残念ながら、近年EU(ヨーロッパ連合)諸国において、多文化主義の旗色は次第に悪くなりつつある。
2月5日、イギリスのキャメロン首相はドイツでの講演で「イギリスでの多文化主義は失敗した」と述べた。
イギリスはこれまで、国民一般の価値観と正反対の行動をとるコミュニティーすらも許容してきた。
にもかかわらず、国内の若いイスラム教徒が過激思想に感化されて、テロに走るケースが相次いでいる。彼の発言は、このことを念頭においてのものだ。
キャメロン氏は同じ講演で、異なる価値観を無批判に受け入れる「受動的な寛容社会」ではなく、民主主義や平等、言論の自由、
信教の自由といった自由主義的価値観を推進する「積極的で力強い自由主義」を目指すべきだとの考え方を示している。
直後に突然なされたムバラク政権打倒後のエジプト訪問も、民主化と自由主義への流れを推進する意図があったようだ。

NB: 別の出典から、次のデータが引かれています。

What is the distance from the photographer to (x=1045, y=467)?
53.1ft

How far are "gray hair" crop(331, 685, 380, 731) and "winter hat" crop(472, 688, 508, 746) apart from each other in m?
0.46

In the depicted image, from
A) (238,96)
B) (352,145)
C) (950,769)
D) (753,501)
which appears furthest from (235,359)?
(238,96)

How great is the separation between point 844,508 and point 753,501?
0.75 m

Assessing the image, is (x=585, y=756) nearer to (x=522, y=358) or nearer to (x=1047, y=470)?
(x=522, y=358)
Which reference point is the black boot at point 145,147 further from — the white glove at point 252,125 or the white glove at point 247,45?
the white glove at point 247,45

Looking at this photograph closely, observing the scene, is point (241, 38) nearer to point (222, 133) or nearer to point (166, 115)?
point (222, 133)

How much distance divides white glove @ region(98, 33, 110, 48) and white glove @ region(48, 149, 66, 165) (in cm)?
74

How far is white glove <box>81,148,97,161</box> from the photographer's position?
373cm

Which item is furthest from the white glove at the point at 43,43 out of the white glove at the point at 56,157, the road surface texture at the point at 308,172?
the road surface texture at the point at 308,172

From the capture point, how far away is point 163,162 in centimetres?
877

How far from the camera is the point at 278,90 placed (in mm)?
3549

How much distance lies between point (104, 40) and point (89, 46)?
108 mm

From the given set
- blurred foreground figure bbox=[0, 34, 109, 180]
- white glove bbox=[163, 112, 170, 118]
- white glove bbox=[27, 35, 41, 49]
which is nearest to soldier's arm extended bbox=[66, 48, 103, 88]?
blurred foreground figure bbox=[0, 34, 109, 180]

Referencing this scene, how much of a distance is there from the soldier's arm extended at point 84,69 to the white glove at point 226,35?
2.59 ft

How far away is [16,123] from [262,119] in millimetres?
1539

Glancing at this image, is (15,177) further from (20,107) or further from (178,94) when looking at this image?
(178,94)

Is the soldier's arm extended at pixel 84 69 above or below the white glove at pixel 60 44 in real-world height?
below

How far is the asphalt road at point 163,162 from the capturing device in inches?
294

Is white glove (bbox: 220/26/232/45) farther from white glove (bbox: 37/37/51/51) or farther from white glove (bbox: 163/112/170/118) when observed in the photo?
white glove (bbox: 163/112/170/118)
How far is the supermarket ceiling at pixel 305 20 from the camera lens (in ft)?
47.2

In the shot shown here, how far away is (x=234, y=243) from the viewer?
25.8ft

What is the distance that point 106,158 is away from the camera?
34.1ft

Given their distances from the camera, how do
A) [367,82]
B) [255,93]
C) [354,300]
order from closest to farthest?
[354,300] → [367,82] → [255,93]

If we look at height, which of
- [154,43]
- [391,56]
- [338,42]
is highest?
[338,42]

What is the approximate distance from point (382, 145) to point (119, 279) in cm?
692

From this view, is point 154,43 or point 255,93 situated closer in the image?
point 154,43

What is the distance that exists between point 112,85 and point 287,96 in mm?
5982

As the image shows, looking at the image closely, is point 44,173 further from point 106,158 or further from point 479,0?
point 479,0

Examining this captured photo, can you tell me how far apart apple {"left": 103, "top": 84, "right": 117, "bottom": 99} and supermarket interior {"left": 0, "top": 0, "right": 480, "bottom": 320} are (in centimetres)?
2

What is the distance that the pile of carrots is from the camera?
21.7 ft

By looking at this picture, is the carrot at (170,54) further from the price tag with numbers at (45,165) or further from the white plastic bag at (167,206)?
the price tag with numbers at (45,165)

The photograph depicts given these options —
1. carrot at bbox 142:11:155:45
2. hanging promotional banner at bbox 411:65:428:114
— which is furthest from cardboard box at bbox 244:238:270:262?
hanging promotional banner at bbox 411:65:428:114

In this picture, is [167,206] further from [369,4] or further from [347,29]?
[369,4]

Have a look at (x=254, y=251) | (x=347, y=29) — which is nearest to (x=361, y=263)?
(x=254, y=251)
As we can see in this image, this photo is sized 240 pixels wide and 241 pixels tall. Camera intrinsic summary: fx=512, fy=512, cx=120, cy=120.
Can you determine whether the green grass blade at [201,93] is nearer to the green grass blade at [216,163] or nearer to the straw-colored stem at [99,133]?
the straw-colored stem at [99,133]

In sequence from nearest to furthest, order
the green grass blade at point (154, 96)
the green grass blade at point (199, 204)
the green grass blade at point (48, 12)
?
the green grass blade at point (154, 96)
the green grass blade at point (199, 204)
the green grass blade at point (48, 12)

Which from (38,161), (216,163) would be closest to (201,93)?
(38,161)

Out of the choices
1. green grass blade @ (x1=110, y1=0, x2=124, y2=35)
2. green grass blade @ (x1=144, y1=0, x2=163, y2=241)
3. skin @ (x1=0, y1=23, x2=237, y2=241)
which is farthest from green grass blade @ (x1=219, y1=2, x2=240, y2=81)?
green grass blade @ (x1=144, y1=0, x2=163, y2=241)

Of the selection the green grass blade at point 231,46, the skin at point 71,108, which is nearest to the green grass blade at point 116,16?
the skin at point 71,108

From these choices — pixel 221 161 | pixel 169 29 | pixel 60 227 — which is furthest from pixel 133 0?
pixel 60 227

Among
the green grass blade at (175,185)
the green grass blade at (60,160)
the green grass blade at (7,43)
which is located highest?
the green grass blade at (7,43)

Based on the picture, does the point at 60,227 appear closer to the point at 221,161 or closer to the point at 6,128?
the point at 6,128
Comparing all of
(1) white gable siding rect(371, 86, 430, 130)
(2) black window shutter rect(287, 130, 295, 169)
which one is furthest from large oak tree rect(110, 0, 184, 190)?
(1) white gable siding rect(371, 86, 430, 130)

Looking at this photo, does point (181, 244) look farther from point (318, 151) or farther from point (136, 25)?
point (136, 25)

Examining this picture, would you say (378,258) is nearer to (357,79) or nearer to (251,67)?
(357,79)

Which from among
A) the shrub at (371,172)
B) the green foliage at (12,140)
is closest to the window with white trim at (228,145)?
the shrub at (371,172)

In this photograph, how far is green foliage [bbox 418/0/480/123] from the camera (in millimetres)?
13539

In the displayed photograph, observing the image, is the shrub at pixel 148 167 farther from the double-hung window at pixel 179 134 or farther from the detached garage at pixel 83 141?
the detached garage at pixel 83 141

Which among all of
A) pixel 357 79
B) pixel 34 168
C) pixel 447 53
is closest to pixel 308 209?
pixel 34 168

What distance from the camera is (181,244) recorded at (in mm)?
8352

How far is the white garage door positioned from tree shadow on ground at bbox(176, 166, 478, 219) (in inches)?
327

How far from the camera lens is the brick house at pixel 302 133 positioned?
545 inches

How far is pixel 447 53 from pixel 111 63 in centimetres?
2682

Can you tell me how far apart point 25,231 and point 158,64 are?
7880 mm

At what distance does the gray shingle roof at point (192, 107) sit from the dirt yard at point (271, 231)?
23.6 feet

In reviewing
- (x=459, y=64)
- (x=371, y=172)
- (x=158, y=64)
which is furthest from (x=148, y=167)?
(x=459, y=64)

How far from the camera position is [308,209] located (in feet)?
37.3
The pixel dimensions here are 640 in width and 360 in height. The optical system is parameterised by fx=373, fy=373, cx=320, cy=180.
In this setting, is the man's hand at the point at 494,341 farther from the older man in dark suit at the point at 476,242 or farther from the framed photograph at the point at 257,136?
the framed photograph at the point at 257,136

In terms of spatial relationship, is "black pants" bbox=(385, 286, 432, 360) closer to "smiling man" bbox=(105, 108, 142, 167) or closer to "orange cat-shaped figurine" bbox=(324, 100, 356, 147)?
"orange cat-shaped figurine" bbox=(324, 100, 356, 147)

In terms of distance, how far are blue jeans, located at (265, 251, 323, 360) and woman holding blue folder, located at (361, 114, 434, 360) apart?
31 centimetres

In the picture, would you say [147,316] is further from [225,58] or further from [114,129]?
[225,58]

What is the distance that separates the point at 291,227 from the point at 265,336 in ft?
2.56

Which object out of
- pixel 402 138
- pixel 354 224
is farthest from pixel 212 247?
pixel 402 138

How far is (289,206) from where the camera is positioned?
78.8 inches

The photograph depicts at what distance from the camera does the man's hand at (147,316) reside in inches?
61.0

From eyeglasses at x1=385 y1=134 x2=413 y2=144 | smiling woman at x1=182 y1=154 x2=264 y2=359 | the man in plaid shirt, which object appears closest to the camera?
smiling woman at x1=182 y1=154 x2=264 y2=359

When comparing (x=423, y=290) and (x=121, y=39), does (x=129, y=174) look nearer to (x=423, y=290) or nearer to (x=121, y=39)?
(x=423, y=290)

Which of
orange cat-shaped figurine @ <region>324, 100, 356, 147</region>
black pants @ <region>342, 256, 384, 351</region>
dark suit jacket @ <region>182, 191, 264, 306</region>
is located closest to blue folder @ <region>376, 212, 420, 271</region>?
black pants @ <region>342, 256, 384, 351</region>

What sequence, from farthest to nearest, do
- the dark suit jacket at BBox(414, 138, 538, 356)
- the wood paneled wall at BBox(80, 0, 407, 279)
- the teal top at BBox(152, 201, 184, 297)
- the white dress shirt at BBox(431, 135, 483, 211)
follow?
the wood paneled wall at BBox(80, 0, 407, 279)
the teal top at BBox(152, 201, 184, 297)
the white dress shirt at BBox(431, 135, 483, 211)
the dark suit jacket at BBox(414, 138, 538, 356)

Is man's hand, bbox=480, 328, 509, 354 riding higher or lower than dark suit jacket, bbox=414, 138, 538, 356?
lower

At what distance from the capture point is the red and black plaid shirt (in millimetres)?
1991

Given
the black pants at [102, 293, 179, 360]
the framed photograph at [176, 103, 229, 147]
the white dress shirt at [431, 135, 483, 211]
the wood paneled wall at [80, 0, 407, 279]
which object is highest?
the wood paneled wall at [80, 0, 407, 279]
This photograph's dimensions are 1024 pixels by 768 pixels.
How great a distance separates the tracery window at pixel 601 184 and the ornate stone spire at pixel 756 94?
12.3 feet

この発言の予兆はすでにあった。2010年10月にはドイツのメルケル首相が自党の青年部の会議で
「ドイツの多文化主義は完全に失敗した」と発言したのだ。やはりドイツ国内で増大しつつあるイスラム系移民を念頭においてのことである。
これら一連の発言は日本でも報道され、民主党の移民受け入れ政策に批判的な層などからは「そら見たことか」
と言わんばかりの声が上がりはじめている。移民などに寛容な政策がどうなるか、その末路を見ろ、というわけだ。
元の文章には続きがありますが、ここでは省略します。